**SHORT TASK 1:**
List every percentage, dollar amount, and year that appears in the oil price article below.
**SHORT TASK 2:**
Pick up the article on OPEC and falling oil prices and continue it beyond its last sentence.

If it's broke, fix it.

The price of oil fell by 25% last week -- the largest decline since 1991 -- and has tumbled almost 70% since hitting a record high of $147.27 in July. Needless to say, the Organization of Petroleum Exporting Countries, or OPEC, isn't amused. Member states will likely make the decision to slash production on December 17th - and by all accounts the cuts, aimed at preserving robust profits, will be severe.

This is a PR tightrope: The risk is that the end user, already under mounting economic stress, will recoil. To that end, Minyanville offers advice on how to increase revenue without the appearance of price gouging.

Advances in alternative energy may reduce the demand for oil, but an international campaign painting Toyota (TM) Prius drivers and windmill operators as a bunch of Nancy's should restore balance to the universe.

**STORED ROWS:**
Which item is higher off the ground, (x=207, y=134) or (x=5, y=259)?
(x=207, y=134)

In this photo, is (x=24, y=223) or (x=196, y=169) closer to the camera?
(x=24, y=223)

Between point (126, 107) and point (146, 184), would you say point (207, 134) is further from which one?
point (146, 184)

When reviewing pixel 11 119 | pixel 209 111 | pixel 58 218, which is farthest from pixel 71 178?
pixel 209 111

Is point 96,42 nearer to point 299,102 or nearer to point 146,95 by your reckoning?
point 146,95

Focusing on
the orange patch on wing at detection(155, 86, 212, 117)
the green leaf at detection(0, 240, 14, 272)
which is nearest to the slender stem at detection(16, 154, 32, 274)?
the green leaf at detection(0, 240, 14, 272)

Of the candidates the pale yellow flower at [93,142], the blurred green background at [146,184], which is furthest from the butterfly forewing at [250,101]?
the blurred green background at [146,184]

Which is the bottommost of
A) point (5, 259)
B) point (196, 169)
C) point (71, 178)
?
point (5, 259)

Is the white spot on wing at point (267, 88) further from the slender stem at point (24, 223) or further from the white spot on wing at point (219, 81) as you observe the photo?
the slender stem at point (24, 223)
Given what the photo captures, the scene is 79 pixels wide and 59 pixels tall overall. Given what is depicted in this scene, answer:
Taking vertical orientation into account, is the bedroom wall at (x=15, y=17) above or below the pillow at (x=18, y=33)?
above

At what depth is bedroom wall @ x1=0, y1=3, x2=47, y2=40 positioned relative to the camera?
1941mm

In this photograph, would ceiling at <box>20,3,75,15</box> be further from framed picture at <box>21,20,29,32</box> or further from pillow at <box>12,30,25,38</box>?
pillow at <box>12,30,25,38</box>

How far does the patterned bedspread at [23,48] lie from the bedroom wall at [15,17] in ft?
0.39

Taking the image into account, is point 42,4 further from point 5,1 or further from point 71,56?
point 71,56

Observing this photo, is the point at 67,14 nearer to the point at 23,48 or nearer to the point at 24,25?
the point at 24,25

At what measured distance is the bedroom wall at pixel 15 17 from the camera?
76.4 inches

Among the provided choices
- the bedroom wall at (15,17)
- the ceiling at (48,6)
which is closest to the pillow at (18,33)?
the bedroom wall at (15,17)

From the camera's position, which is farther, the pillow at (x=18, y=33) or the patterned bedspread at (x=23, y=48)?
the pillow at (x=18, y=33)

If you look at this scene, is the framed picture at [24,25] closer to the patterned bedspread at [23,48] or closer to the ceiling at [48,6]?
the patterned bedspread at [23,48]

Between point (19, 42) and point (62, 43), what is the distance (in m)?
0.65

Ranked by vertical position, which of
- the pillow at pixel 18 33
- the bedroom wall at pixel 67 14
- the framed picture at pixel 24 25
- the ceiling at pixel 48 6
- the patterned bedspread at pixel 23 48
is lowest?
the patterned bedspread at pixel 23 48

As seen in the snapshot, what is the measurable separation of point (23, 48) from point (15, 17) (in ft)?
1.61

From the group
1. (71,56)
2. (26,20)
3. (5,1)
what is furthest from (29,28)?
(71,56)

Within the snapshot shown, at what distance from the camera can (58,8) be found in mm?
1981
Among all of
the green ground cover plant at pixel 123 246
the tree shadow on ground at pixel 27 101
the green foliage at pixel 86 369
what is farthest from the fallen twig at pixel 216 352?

--

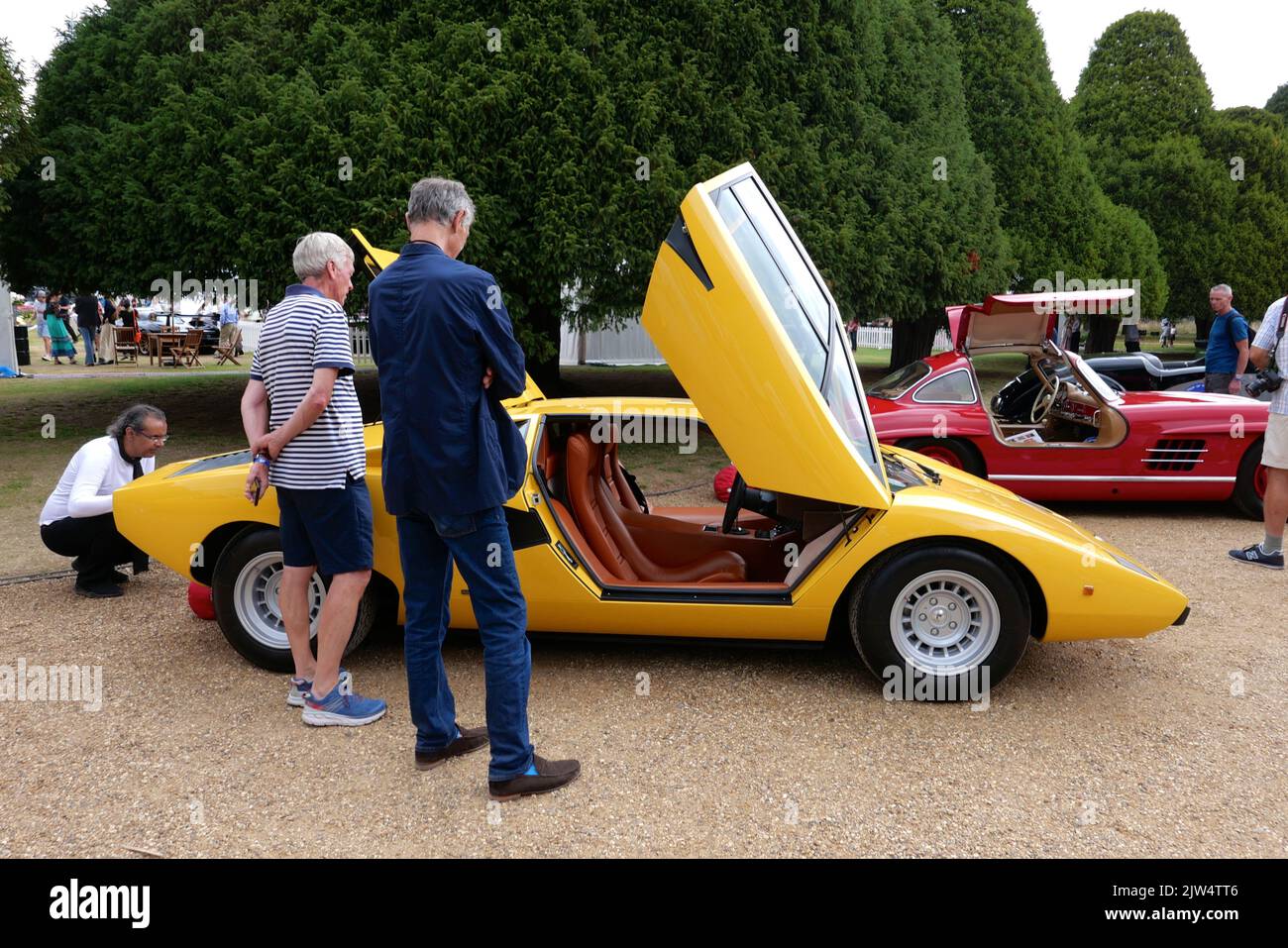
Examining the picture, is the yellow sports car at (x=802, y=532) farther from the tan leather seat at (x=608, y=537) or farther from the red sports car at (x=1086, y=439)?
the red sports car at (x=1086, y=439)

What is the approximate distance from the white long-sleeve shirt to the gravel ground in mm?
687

**EXERCISE OUTPUT 1:**
25%, 1991, 70%, $147.27

**EXERCISE OUTPUT 2:**
The United States government -- OPEC's largest customer -- plans to reduce its dependence on foreign oil by drilling offshore. Merge with the NRA to solidify control of the American legislative system.

Stateside, Middle-Eastern oil magnates suffer from a poor public image. Appeal to the Iron Sheik to apologize formally for disparaging comments he may have made about Hulk Hogan at Wrestlemania I.

Take a cue from General Mills (GIS) and ever-so-slightly reduce the amount of oil per barrel to achieve volume savings.

Remind the owners of flamethrowers that you achieve greater distances with higher octane.